## Text section:
☆ ☆ ☆ ☆

5. Problem Two: Successful Nations Rejected Global Economy
Policies
The second
problem with supporting a global market as a means of
achieving the desired goals is that none of the successful
nations attained their present positive condition by
following the patterns of economic globalization. Instead,
in all cases, their governments played a large role in
developing their national economies.
To put
matters in a different way, the market as such does not work
for the common good. It can and will contribute to the
common good only if the people of a community, normally a
nation, act through their government for the common good.
If they do that wisely, then the increased quantities of
goods and services available because of market activity can
contribute to the common good.
I am
contrasting national economies with the global
economy. A national economy is one that is shaped by the
policies of a national government and developed for the sake
of the nation’s well being. This is hardly a radical idea.
Prior to 1980 this was the dominant pattern throughout the
world.
The
government in charge of a national economy may give a great
deal of freedom to the internal market. It may also
encourage trade with other countries. To encourage trade it
may agree to reduce tariffs and other barriers to exchange.
But the government is in position to make decisions about
what kinds of trade are beneficial and to restrict those
that are not. It can encourage local interests over against
foreign ones, and it can prevent major parts of its economy
from coming under foreign control.
Tariffs have
played a large role in enabling local industry to develop.
The United States made extensive use of tariffs during its
industrializing period. The resentment of the agricultural
South at being forced by tariffs to buy industrial products
from the American North instead of cheaper ones from England
was one of the causes of the Civil War.
All the
nations of continental Europe developed their economies on
this nationalist basis. The same was true of the East Asian
tigers. It is currently true of China. Prior to 1980 a
good many other developing countries made progress along
these lines.
I am not
claiming that all of the governments of the developing
nations used their power wisely or even tried to promote the
common good. There are too many instances of well-intended
action that was faulty and even foolish. There are also many
instances of generals who took power only to aggrandize
themselves and their families. Nevertheless, on the whole,
there was progress throughout the world during the period
when development took place on the basis of national
economies.
The main
means of destroying national economies was “structural
adjustment,” especially in Africa and Latin America. The
goals of structural adjustment were supported and furthered
by policies enacted through the World Trade Organization as
well as regional agreements such as the North American Free
Trade Agreement.. The justification, I am inclined to say
the “excuse,” for this massive disempowerment of the
governments of developing nations was that many of them were
unable to deal with the heavy indebtedness that they had
been unwisely, and sometimes cynically, encouraged to
incur. It was claimed that the problem of debt showed that
national economies did not work well. By subjecting
themselves to the global economy, it was asserted,
developing countries would prosper and be able to pay their
debts.
The results
in most cases, of course, were quite opposite to this
prediction. The problem of debt has grown worse. The move
from national economies to a global economy has not speeded
overall global growth, as it was claimed to do. In much of
Africa it has reversed the progress that was made under the
aegis of national economic development. Even where there
has been some growth as economists measure it, the picture
is, at best, mixed.

☆ ☆ ☆ ☆

## Data in this exercise:

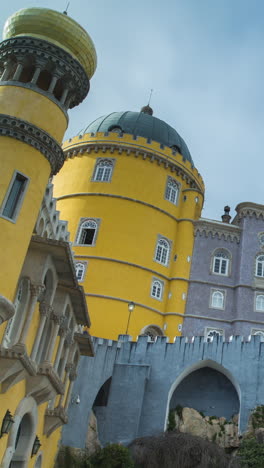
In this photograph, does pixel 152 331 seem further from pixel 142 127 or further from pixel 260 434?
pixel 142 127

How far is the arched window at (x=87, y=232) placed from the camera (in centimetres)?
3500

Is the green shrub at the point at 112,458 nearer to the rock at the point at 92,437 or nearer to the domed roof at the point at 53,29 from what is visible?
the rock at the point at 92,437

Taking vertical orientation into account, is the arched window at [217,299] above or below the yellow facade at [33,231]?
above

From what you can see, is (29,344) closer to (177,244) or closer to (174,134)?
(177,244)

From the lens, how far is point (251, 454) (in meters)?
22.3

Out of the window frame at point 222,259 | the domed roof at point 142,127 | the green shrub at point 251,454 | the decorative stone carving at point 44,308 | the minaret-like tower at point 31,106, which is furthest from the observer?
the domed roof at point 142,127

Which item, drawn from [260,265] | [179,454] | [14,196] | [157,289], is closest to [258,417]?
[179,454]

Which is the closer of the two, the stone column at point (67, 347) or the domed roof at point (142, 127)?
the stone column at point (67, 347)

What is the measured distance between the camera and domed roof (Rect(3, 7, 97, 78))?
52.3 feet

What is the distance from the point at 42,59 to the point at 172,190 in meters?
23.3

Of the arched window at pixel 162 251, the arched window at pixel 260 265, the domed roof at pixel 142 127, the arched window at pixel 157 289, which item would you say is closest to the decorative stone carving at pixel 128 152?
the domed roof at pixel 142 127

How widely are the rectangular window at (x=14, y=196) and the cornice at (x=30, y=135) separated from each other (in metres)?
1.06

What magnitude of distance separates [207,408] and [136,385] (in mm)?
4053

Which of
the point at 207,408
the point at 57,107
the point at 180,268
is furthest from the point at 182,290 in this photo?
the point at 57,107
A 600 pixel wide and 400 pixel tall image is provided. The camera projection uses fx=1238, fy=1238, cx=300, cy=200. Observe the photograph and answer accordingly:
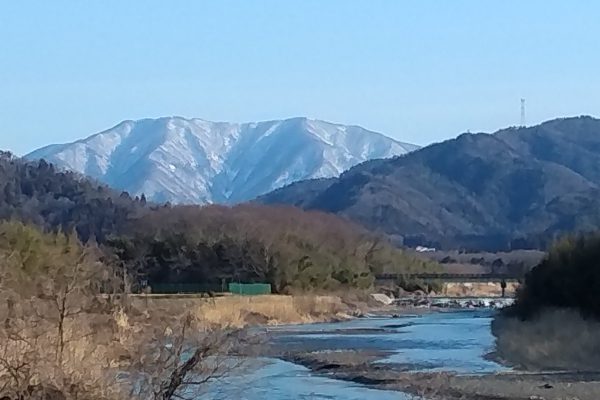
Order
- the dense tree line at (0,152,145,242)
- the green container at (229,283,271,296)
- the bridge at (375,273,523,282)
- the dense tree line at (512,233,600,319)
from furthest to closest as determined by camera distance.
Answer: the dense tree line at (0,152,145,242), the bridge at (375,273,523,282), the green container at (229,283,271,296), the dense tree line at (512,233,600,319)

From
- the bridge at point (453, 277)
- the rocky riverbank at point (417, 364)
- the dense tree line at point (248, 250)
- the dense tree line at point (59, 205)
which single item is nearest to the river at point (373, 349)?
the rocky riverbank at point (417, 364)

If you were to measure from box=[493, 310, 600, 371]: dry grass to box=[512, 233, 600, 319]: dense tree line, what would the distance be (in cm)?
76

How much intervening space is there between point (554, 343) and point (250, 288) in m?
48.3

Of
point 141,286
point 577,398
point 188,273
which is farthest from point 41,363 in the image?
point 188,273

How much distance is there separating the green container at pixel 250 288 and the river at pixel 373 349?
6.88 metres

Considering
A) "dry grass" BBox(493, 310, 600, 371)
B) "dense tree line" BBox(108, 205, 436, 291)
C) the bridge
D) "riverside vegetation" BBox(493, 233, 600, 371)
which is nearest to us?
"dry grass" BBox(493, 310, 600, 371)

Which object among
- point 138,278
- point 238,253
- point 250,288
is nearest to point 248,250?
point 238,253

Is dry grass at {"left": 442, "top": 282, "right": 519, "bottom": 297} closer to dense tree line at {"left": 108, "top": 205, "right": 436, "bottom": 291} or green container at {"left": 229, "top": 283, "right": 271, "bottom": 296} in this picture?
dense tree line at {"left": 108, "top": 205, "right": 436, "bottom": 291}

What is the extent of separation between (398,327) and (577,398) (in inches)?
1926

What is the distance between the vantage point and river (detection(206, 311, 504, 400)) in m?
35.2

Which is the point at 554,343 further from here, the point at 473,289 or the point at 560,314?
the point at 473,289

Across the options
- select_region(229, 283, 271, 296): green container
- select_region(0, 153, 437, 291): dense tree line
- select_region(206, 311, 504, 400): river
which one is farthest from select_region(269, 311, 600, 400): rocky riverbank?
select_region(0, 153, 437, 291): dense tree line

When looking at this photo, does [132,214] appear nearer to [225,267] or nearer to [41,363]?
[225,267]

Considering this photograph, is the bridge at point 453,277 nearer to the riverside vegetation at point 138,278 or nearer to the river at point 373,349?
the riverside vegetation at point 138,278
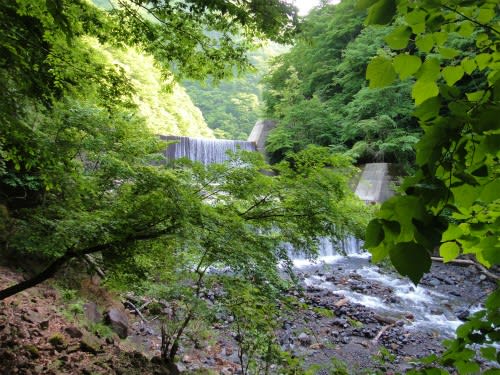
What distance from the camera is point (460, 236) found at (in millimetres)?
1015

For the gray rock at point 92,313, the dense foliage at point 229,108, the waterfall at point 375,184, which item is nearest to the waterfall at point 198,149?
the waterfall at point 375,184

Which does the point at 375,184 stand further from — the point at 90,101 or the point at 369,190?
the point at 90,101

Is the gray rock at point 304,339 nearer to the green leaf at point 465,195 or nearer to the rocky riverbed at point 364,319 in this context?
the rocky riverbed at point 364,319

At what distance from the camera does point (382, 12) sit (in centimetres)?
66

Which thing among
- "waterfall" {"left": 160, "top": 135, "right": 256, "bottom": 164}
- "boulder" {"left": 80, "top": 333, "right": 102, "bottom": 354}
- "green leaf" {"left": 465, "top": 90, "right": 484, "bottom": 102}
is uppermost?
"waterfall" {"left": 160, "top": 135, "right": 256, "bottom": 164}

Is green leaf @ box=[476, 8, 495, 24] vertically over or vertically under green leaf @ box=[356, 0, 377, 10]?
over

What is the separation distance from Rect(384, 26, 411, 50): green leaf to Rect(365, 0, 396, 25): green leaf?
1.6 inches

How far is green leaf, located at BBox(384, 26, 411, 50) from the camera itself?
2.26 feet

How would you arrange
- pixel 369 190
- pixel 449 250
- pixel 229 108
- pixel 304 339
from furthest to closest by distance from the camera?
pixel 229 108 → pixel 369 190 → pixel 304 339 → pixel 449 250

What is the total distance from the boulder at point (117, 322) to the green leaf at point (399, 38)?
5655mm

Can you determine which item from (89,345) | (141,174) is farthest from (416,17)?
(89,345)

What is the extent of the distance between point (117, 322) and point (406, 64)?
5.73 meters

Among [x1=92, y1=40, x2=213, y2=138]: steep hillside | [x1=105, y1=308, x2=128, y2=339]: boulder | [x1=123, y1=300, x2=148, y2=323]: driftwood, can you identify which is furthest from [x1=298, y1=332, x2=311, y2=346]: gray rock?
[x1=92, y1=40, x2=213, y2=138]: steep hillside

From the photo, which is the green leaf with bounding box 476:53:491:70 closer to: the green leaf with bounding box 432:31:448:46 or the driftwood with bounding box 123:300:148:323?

☆ ☆ ☆ ☆

## Short problem A:
In the records, take the lines from the one containing "How far is green" through the end of the records and write them out again with "driftwood" changed to "fallen log", leaving everything else as it is.
## Short problem B:
Write what comes next in the text on successful nations and global economy policies, picking up after its final sentence.

## Output A:
How far is green leaf, located at BBox(384, 26, 411, 50) from the camera itself?
2.26 feet

How would you arrange
- pixel 369 190
- pixel 449 250
- pixel 229 108
- pixel 304 339
from furthest to closest by distance from the camera?
pixel 229 108 → pixel 369 190 → pixel 304 339 → pixel 449 250

What is the total distance from the boulder at point (117, 322) to the green leaf at point (399, 38)?
5655mm

Can you determine which item from (89,345) | (141,174) is farthest from (416,17)?
(89,345)

What is the extent of the distance between point (117, 322) and point (406, 64)?
5.73 meters

Among [x1=92, y1=40, x2=213, y2=138]: steep hillside | [x1=105, y1=308, x2=128, y2=339]: boulder | [x1=123, y1=300, x2=148, y2=323]: fallen log, can you identify which is furthest from [x1=298, y1=332, x2=311, y2=346]: gray rock?
[x1=92, y1=40, x2=213, y2=138]: steep hillside

From the photo, which is the green leaf with bounding box 476:53:491:70 closer to: the green leaf with bounding box 432:31:448:46 or the fallen log with bounding box 123:300:148:323?

## Output B:
Economic
globalization systematically undercuts the capacity of
national governments to establish policies favorable to
their national economies. The countries that have been
subjected more and more fully to structural adjustment can
make few decisions about their internal affairs. Their
resources are available for purchase by transnational
corporations. These decide what goods will be produced for
local consumption and for export. Often there is little
increase in overall production. Even where such increase
occurs, the gains go chiefly to foreigners.
6. The Global Economy and the
International Economy
The
alternative to a global economy is not, of course, a
national economy. It is an international one. Today the
planet as a whole must be considered even in making
decisions about local matters. The question is whether the
planet is to be organized economically as a single market or
as a network of markets that trade with one another as they
judge profitable. The organization is international rather
than global as long as each market is under the supervision
of a separate and genuinely independent government. In this
international structure, the judgment of what is truly
“profitable” will involve the well being of the whole nation
and not simply of individual corporations.
It is popular
today to say that, whatever the problems with globalization,
it is inevitable. We live on a shrinking planet in which
interdependence continually increases. Communications
around the globe are virtually instantaneous. Money can
move anywhere at the flick of a finger. Given our
technology nothing else is possible.
This is
simply not true. It is interesting that the advocates of
economic globalization rarely argue for the inevitability of
world government. Yet the justification for political unity
is as great as that for economic unity. The global market
did not grow organically out of the preceding situation. It
was imposed on the world by those who benefit from it. One
can trace the many steps through which the Bretton Woods
Institutions, following the leadership of the United States,
enforced the aims of the great global corporations and
financial institutions. Whatever inevitability there was is
the inevitability that those with power will impose their
will on the weak.
It is
inevitable today that what happens in one part of the world
has effects elsewhere. That means that we must be concerned
about ordering the world as a whole and not simply leaving
everything to local decision. But this in no way precludes
an international ordering instead of a global
one.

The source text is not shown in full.